Ergebnis: Die wenigen Berliner, die sich morgens auf den Weg zu einer geregelten Arbeit machen, sind hochgradig genervt. Warum kapieren Verkehrspolitiker und -manager nicht, dass Verkehr nun wirklich ein Politikfeld ist, das alle betrifft? Selbst Leute, die sich überhaupt nicht (mehr) für Politik interessieren, haben eine Meinung zur Verkehrssituation, weil sie das jeden Tag erleben. Sie fragen sich: Wie kann man Infrastruktur so vernachlässigen?

Ich sage es offen: Die SPD hat sich hier nicht mit Ruhm bekleckert. Und die Linke und die Grünen in den Bezirken auch nicht. Leider gehört der verkehrspolitische Sprecher der FDP im Abgeordnetenhaus auch nicht zu den Aktivposten, weil er selbst nicht Bahn fährt.

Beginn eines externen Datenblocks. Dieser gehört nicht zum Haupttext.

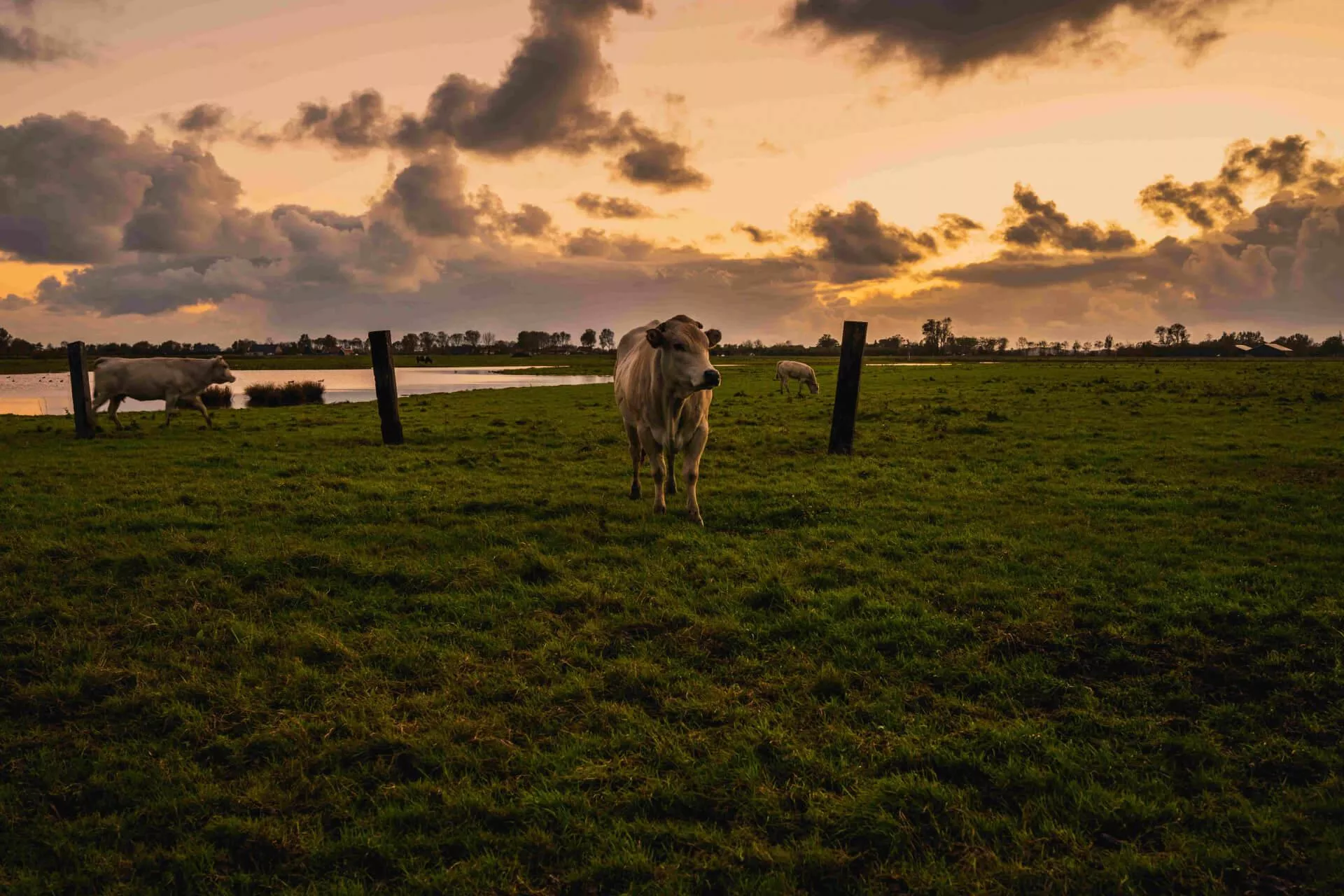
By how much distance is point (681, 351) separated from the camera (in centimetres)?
841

Die CDU Berlins ist seit Jahren mit sich selbst beschäftigt und hat seit Ewigkeiten keinen politischen Entwurf mehr hervorgebracht.

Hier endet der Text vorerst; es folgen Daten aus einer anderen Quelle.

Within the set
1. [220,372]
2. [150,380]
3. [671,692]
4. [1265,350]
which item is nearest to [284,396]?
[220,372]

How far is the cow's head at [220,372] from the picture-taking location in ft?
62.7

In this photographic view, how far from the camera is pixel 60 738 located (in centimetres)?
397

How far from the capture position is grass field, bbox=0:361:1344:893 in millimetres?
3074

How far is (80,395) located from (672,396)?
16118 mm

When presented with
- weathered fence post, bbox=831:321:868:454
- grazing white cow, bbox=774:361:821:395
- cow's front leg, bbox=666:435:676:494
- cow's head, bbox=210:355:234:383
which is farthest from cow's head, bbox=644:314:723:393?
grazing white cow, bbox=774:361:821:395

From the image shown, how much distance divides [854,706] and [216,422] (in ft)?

Die Berliner reagieren auf das S-Bahn-Desaster, in dem sie ihre Abos und Fahrkarten in den Müll schmeißen und zurück ins Auto steigen. Als Angestellter eines Automobilunternehmens freut mich das. Als Berliner verstehe ich das. Als Autofahrer befürchte ich, dass die Staus weiter wachsen.